**Written exercise**. Copy out the material verbatim, beginning at the line that contains "Which of the" and stopping after the line that contains "Answer: pixel 155". Include both of those lines and nothing else.

**Exercise materials**.

++++++++++++++++++++

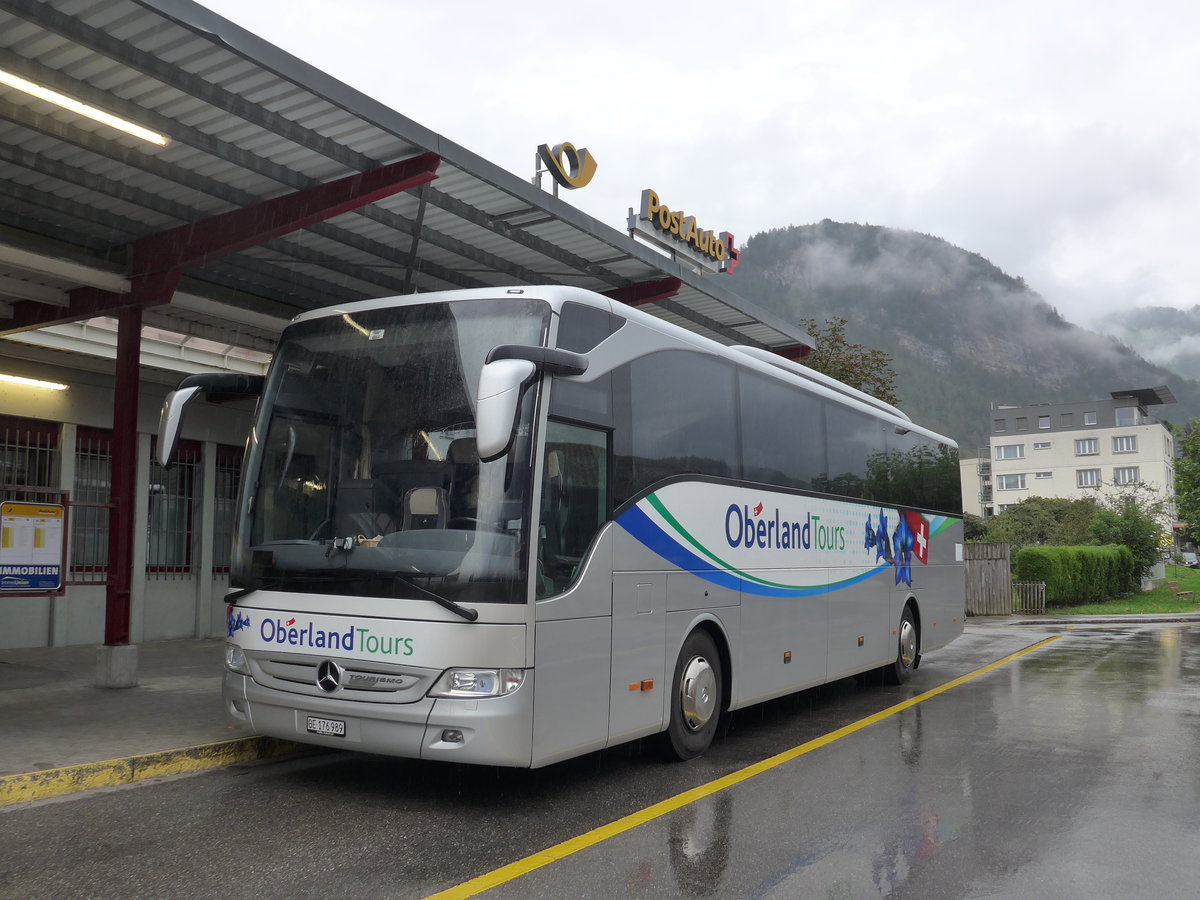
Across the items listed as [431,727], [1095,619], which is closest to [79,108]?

++++++++++++++++++++

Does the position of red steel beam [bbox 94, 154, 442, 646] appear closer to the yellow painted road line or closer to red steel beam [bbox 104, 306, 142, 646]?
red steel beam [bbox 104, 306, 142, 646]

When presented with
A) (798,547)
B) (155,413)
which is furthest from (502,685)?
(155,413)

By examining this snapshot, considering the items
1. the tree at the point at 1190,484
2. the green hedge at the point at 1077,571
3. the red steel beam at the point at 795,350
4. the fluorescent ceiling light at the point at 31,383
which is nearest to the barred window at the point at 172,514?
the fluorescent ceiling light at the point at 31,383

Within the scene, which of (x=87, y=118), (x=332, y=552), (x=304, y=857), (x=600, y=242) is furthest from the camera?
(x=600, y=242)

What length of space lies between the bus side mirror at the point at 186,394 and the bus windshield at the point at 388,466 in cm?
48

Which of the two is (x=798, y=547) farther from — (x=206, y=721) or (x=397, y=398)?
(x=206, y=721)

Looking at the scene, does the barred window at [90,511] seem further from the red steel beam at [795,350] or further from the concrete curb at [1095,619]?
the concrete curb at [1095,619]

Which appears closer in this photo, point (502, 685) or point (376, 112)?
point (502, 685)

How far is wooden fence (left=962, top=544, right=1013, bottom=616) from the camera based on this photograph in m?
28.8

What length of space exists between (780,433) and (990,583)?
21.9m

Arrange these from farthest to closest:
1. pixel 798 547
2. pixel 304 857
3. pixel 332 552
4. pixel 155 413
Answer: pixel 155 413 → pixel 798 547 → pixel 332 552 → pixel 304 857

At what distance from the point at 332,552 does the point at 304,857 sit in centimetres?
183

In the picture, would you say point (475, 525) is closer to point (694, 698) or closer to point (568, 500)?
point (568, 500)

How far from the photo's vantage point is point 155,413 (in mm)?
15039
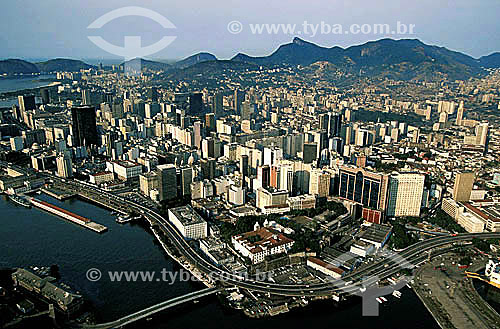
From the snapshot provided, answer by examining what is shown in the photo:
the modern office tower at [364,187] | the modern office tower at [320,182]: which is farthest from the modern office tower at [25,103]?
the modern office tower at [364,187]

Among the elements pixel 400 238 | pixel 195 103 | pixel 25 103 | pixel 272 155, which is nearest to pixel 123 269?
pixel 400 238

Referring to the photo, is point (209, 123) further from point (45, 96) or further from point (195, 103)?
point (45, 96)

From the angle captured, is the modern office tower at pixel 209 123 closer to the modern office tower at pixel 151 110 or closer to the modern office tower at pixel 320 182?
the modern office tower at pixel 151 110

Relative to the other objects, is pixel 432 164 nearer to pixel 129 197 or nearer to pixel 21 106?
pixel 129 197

++++++++++++++++++++

**Answer to this exercise**.
Which of the two is (x=798, y=547) farther from — (x=206, y=721) or (x=397, y=398)?
(x=206, y=721)

Looking at the scene, does the barred window at [90,511] seem further from the red steel beam at [795,350] or further from the concrete curb at [1095,619]?
the concrete curb at [1095,619]

Which appears closer in this photo, point (502, 685) or point (376, 112)?
point (502, 685)

How far is wooden fence (left=962, top=544, right=1013, bottom=616) from the camera based on this photograph in m?
28.8

What length of space exists between (780,433) and (990,583)?
21.9m

Arrange these from farthest to closest:
1. pixel 798 547
2. pixel 304 857
3. pixel 332 552
4. pixel 155 413
Answer: pixel 155 413 → pixel 798 547 → pixel 332 552 → pixel 304 857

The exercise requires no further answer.